## Preguntas
(1) Según el texto sobre las superpotencias, ¿qué dos cosas del año recuerdan los chilenos de forma más positiva, de acuerdo con un estudio de Ipsos?
(2) Indica si cada afirmación coincide con el texto sobre las superpotencias, respondiendo sí o no y citando las palabras del texto que lo deciden: (a) La Guerra Fría terminó con la derrota de la Unión Soviética. (b) En Ucrania quedó más de la mitad de las armas estratégicas soviéticas. (c) El Covid-19 cumple dos años.

## Texto de partida
Estados Unidos creyó superar el trauma (¿cognitivo?) de Trump eligiendo a un veterano de intenciones impecables, suave, amistoso y de apariencia frágil, justo cuando la pandemia desataba la polémica entre los salubristas y el movimiento antivacunas (curiosamente, también alentado por Trump). Pero este desafío interno no consigue disimular que hay otro, mucho mayor, que ya pasó su punto de inflexión: el 2021 ha sido el primer año en que Washington se ve a la defensiva, disminuido, escuchimizado, por la emergencia de otra potencia con la voluntad de superarlo: China.

La desazón política y existencial dejada por la Segunda Guerra Mundial marcó a varias generaciones con la certidumbre de que la guerra, llevada a esas escalas, ya no era un recurso humanamente aceptable. Quizás esa conciencia hizo que la siguiente conflagración no pasara de ser una Guerra Fría y que se resolviera con la derrota de uno de los contendores, la Unión Soviética, por el efecto combinado de dos instrumentos: la tecnología y el capital. La elite soviética, que siempre creyó en lo primero y detestaba lo segundo, fue arrasada por la evidencia de que, sin recursos económicos, jamás podría imponerse. La estrategia china supera ese déficit. Está dispuesta a triunfar con recursos y con conocimientos. Su forma de comunismo es original y su ambición de superpoder también lo es.

Pero no es una democracia. El régimen político en que se sustenta es incompatible con sus deseos de globalidad y eso la conduce a dos opciones: el colapso o la confrontación con una parte de la humanidad que no está dispuesta a entregar sus libertades públicas. En el primer caso, sería el fracaso de otro sueño de sociedad perfecta; en el otro, una materialización de lo impensable, lo que fue inaceptable para las últimas generaciones del siglo XX.

Es curioso que el año de las superpotencias se cierre con Rusia aplastando otra vez a la disidencia interna y prolongando su ya larga amenaza contra Ucrania, donde, según distintos cálculos, se quedó entre un 25% y un 30% de las armas estratégicas soviéticas. Pero el juego de Putin, angustioso como puede ser, ya es de segunda liga. Puede querer llevar a Europa a una nueva situación de tensión extrema en el 2022, pero es difícil que pase de ser la pretensión de un tiranuelo. No se compara con el tamaño de las ambiciones de la nueva China.

China también fue el punto de origen del Covid-19, que cumple dos años obligando al planeta a tomar una panoplia de medidas extravagantes, como convertir a todas las personas en enmascaradas, cancelar los placeres más queridos del nuevo siglo -los viajes, las fiestas, las multitudes- y desolar las ciudades. El Covid-19 ha reconfigurado muchas prácticas sociales, posiblemente de manera permanente, y ha conseguido postergar temporalmente la otra idea apocalíptica, el cambio climático. Sin embargo, esa es otra materia en la que China tiene mucho que decir. O escuchar.- ¿Qué tiene todo esto que ver con Chile? Todo y, sin embargo, poco. El aliento de lo que pasa en el mundo parece llegar desvaído y algo retrasado al sur del planeta. En el mismo año en que realizaron las elecciones más importantes de su historia reciente, lo que los chilenos recuerdan más positivamente del año, según un estudio de Ipsos, son el IFE y el proceso de vacunación. Será, seguramente, una manera castiza de aterrizar los grandes dilemas del comienzo del siglo.

## Datos extraídos
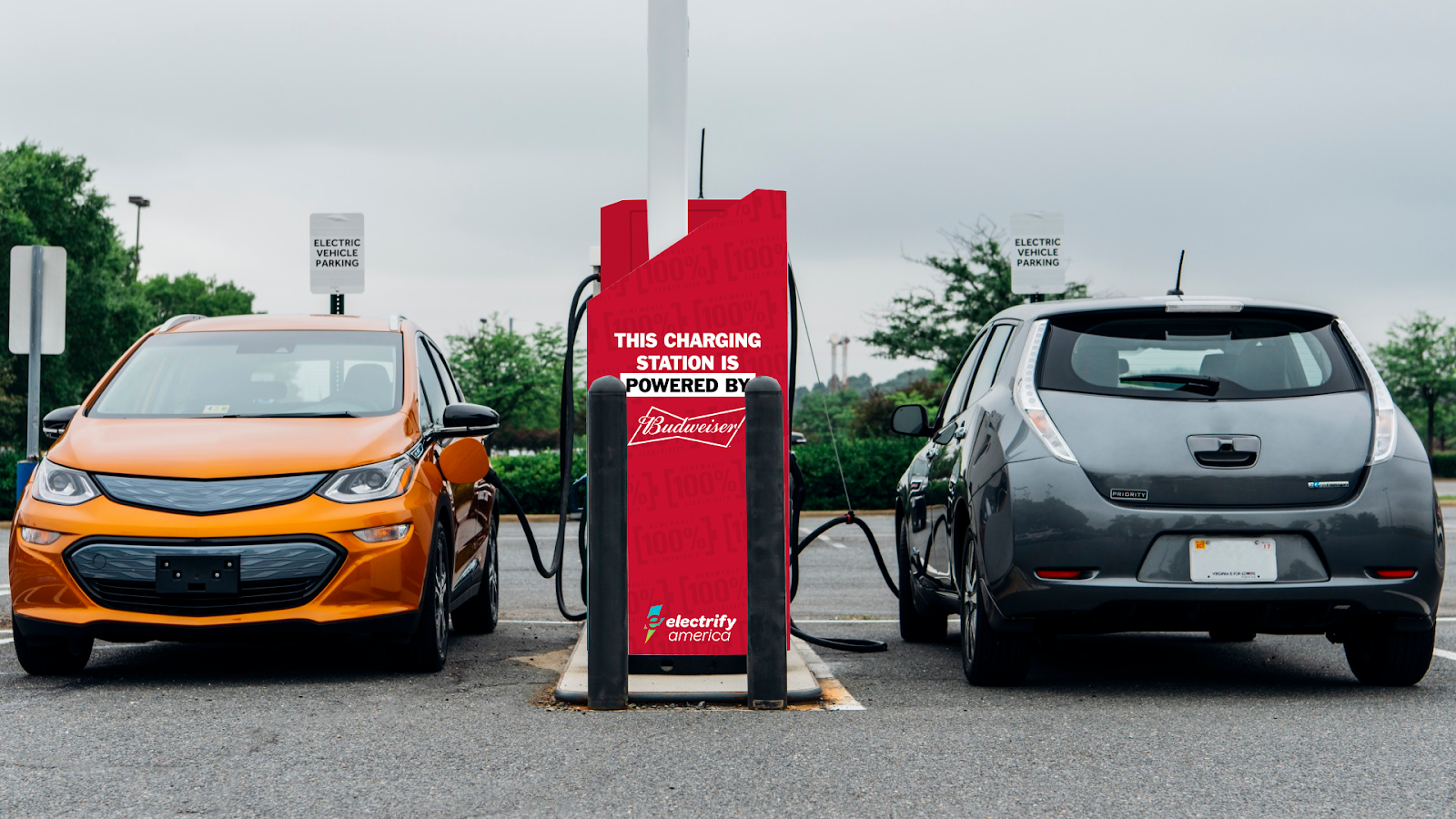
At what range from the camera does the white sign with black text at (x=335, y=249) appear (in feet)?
47.0

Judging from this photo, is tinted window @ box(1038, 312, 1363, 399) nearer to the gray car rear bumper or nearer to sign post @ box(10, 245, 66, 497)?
the gray car rear bumper

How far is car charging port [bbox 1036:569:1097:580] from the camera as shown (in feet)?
18.1

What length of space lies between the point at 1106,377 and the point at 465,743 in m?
2.86

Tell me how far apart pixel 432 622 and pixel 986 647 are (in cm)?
246

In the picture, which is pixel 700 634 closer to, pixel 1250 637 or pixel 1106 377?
pixel 1106 377

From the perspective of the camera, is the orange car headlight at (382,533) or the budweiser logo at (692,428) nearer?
the budweiser logo at (692,428)

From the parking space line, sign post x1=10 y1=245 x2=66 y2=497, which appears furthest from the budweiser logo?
sign post x1=10 y1=245 x2=66 y2=497

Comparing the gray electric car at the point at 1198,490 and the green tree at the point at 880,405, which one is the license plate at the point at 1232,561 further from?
the green tree at the point at 880,405

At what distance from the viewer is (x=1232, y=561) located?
5.49 m

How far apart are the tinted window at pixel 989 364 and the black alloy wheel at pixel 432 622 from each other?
2.56 m

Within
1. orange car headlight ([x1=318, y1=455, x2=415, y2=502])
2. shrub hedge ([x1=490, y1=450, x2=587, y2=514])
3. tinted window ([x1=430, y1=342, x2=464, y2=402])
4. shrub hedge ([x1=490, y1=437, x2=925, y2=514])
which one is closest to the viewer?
orange car headlight ([x1=318, y1=455, x2=415, y2=502])

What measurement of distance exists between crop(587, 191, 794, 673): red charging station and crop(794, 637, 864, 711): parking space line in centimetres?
58

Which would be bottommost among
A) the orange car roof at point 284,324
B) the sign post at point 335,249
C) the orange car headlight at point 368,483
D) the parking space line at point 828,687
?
the parking space line at point 828,687

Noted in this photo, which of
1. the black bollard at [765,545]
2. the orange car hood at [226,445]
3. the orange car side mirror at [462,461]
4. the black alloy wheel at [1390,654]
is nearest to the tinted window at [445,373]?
the orange car side mirror at [462,461]
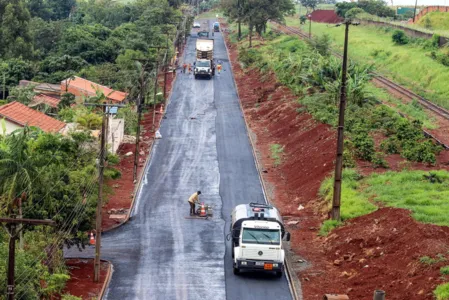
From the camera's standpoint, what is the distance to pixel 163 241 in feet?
111

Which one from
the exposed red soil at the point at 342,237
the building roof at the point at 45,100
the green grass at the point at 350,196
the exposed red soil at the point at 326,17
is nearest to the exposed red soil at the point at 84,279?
the exposed red soil at the point at 342,237

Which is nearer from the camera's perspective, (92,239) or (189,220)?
(92,239)

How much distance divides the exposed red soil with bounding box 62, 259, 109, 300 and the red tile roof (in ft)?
105

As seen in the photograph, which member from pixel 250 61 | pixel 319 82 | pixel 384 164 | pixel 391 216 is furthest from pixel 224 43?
pixel 391 216

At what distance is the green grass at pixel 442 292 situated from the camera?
2245 cm

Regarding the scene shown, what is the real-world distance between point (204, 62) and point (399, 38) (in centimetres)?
2403

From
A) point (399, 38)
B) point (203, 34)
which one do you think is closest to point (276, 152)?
point (399, 38)

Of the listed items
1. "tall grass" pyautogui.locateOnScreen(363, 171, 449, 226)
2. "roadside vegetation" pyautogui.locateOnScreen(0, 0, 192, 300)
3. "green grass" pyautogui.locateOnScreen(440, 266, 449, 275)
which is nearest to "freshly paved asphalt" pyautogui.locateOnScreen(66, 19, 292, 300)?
"roadside vegetation" pyautogui.locateOnScreen(0, 0, 192, 300)

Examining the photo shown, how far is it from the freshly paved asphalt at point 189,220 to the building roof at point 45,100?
9.74 metres

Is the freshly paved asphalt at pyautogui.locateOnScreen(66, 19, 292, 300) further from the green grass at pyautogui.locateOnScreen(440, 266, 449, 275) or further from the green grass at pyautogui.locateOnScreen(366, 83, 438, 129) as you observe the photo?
the green grass at pyautogui.locateOnScreen(366, 83, 438, 129)

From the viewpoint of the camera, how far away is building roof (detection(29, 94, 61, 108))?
199ft

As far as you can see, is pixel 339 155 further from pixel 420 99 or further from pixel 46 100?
pixel 46 100

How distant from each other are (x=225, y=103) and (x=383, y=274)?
4352cm

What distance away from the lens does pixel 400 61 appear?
78.2 m
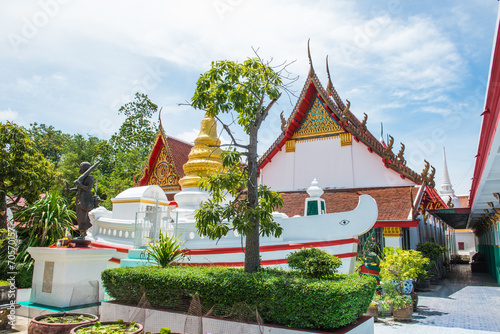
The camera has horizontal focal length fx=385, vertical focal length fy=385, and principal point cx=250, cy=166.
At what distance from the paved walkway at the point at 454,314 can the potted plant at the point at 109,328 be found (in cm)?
420

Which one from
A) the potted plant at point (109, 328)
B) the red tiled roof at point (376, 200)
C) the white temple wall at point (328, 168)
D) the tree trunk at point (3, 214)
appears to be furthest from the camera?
the white temple wall at point (328, 168)

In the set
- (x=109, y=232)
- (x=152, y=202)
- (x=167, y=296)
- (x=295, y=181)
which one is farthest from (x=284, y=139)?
(x=167, y=296)

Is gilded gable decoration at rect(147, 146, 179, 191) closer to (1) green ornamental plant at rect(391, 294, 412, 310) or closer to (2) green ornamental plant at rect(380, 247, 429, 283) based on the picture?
(2) green ornamental plant at rect(380, 247, 429, 283)

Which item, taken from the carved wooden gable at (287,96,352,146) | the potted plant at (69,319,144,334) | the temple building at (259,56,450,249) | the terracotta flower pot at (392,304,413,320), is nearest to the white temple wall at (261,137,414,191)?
the temple building at (259,56,450,249)

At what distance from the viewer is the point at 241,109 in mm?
5867

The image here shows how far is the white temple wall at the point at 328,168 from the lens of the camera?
43.2 ft

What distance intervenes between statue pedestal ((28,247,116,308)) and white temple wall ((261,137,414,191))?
9095mm

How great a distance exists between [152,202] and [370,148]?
7439 millimetres

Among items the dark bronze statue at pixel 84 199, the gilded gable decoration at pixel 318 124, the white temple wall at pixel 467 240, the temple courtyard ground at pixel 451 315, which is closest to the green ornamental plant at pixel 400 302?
the temple courtyard ground at pixel 451 315

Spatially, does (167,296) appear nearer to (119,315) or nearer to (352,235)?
(119,315)

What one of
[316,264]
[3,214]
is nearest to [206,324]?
[316,264]

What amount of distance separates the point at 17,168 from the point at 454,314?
39.6ft

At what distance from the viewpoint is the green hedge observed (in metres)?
4.36

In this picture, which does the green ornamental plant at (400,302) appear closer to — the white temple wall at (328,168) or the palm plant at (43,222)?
the white temple wall at (328,168)
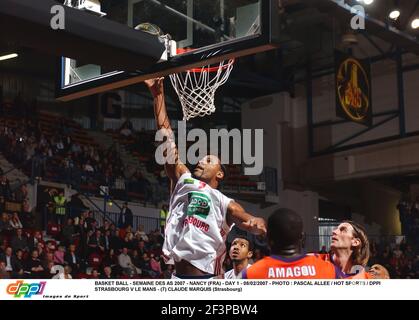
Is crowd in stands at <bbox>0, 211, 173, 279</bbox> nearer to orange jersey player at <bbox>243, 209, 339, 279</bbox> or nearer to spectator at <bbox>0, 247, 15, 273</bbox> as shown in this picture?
spectator at <bbox>0, 247, 15, 273</bbox>

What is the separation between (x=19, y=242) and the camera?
1099 cm

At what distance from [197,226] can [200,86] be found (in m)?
1.81

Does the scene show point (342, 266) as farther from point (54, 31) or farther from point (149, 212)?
point (149, 212)

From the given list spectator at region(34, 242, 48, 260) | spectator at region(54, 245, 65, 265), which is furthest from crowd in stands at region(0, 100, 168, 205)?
spectator at region(34, 242, 48, 260)

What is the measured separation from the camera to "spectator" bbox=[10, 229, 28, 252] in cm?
1090

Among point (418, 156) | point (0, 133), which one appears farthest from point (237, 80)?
point (0, 133)

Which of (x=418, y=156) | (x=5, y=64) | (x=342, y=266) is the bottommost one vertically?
(x=342, y=266)

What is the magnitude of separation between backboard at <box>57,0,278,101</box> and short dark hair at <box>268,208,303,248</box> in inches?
78.4

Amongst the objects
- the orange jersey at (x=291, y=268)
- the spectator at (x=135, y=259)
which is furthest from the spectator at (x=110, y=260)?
the orange jersey at (x=291, y=268)

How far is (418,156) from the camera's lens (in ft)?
51.5

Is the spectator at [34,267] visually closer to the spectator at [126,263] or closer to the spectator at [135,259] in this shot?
the spectator at [126,263]

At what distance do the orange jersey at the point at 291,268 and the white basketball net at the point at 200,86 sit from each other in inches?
122
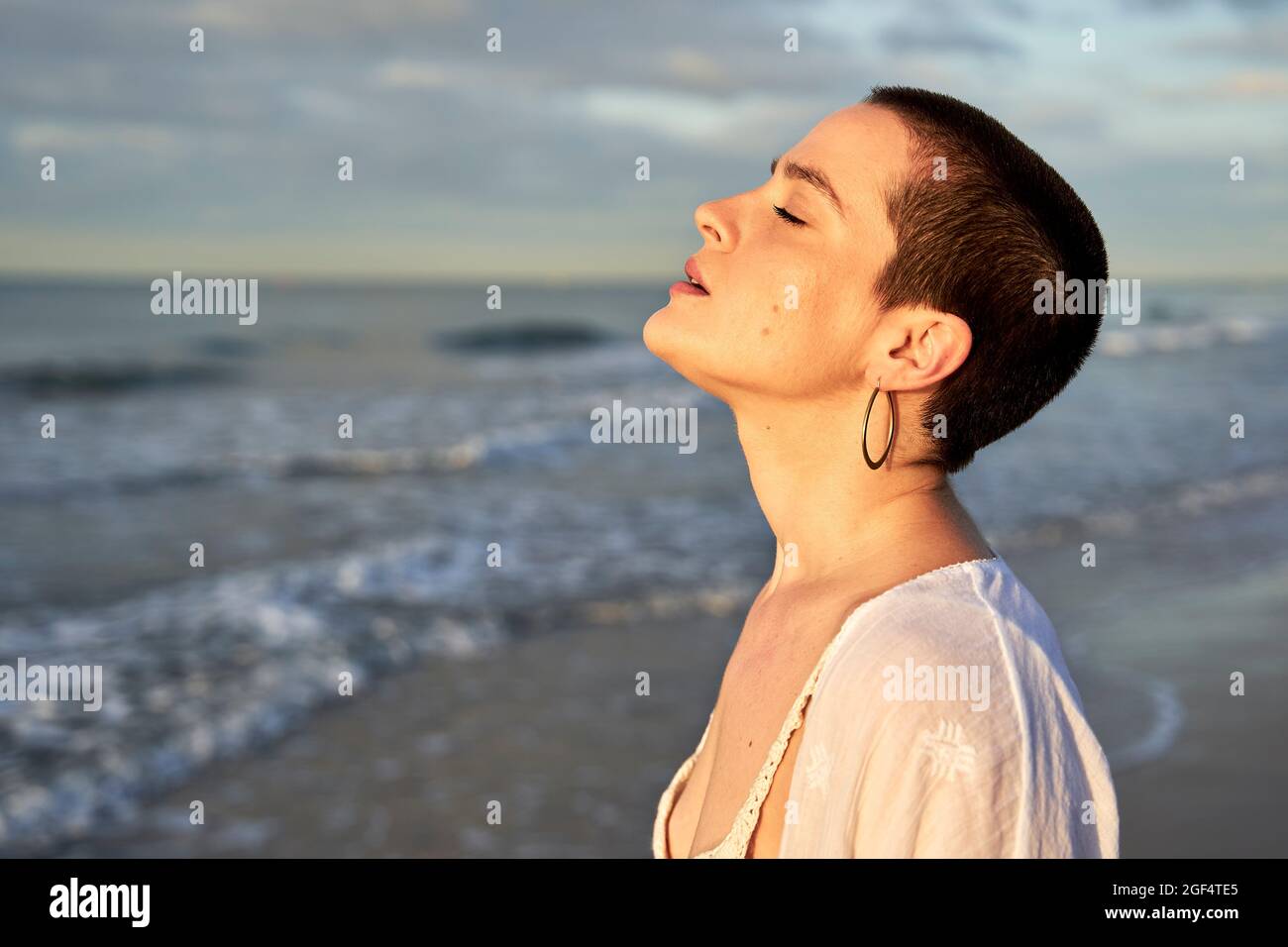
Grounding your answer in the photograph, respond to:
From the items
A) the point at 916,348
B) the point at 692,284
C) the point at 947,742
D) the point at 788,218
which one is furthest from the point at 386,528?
the point at 947,742

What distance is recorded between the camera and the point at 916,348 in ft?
6.39

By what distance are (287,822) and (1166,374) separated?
20085 millimetres

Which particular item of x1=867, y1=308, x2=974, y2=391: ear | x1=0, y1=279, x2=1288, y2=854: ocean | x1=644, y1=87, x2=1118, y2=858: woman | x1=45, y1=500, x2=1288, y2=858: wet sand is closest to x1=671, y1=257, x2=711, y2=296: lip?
x1=644, y1=87, x2=1118, y2=858: woman

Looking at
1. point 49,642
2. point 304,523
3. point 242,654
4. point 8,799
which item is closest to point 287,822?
point 8,799

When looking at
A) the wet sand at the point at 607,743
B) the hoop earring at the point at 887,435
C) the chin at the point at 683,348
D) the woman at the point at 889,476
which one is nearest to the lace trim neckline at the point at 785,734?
the woman at the point at 889,476

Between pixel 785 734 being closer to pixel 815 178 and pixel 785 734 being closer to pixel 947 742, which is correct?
pixel 947 742

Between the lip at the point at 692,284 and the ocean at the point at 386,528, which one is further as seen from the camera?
the ocean at the point at 386,528

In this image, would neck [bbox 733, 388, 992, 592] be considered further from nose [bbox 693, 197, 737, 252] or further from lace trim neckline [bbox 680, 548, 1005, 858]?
nose [bbox 693, 197, 737, 252]

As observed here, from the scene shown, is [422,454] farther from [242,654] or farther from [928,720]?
[928,720]

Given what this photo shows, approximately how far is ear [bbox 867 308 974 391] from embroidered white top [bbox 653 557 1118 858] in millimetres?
387

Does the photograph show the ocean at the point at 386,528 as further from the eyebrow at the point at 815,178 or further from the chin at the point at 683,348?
the eyebrow at the point at 815,178

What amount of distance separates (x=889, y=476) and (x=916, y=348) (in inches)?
8.6

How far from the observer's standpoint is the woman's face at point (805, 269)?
1953mm

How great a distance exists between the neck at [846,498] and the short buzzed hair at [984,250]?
9 cm
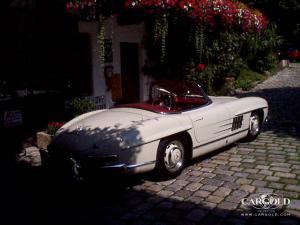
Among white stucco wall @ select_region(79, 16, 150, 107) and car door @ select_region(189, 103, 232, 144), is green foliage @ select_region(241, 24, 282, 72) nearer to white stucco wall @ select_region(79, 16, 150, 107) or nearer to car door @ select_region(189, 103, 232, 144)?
white stucco wall @ select_region(79, 16, 150, 107)

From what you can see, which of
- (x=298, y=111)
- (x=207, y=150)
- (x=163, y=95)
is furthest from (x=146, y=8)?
(x=298, y=111)

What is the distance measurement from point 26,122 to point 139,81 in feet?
14.6

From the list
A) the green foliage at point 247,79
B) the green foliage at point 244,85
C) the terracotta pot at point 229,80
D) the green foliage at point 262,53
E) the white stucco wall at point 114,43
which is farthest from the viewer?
the green foliage at point 262,53

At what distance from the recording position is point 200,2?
309 inches

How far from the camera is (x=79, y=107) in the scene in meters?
8.00

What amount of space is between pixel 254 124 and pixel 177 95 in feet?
5.95

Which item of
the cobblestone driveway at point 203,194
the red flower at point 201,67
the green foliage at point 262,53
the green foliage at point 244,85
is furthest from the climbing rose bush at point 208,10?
the green foliage at point 262,53

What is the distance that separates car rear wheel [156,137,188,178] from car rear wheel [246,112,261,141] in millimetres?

## Respuestas del ejercicio
(1) El IFE y el proceso de vacunación.

(2)
(a) Sí: "se resolviera con la derrota de uno de los contendores, la Unión Soviética".
(b) No: "se quedó entre un 25% y un 30% de las armas estratégicas soviéticas".
(c) Sí: "que cumple dos años obligando al planeta a tomar una panoplia de medidas extravagantes".